# IH 3444 Distributor



## Zuke (Sep 16, 2017)

I need help in locating a distributor for my IH 3444.
OEM part number 3068973R92.
Number on the side of the distributor is as follows
Delco - Remy D204-7953342

In recent weeks I have found only one searching every resource I could find and it is locked up but purchased it anyway hoping to be able to get it working. The main shaft and upper bearing is extremely worn on my existing unit and I have been told by several machine shops it is not repairable.


----------



## RC Wells (Dec 26, 2008)

http://www.antiquetractorsrus.com/i...ts/ignition/Internationalignitionsparts3.html entire new unit

http://www.yesterdaystractors.com/Farmall-3444_Distributor-Shaft-Bushing-and-Shim-Kit_IHS3166.html bushing kit might be worth a try, a lot less cost.


----------



## BigT (Sep 15, 2014)

Hello Zuke, welcome to the tractor forum.

All States Ag Parts has a new aftermarket distributor to fit an IH 3444 ($129). 1-877-530-4430.

Steiner Tractor Parts has a new horizontal distributor to fit an IH 3444 ($295). 1-888-961-7894


----------



## Zuke (Sep 16, 2017)

● **Task 1**
In the IH 3444 distributor thread, what price does Steiner Tractor Parts list for its new horizontal distributor?
● **Task 2**
Write out the stretch of the IH 3444 distributor thread from "# IH 3444 Distributor" through "is not repairable." word for word.

● **Provided material**
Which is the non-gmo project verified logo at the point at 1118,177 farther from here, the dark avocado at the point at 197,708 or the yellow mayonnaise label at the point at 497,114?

● **Answer 1**
$295

● **Answer 2**
# IH 3444 Distributor



## Zuke (Sep 16, 2017)

I need help in locating a distributor for my IH 3444.
OEM part number 3068973R92.
Number on the side of the distributor is as follows
Delco - Remy D204-7953342

In recent weeks I have found only one searching every resource I could find and it is locked up but purchased it anyway hoping to be able to get it working. The main shaft and upper bearing is extremely worn on my existing unit and I have been told by several machine shops it is not repairable.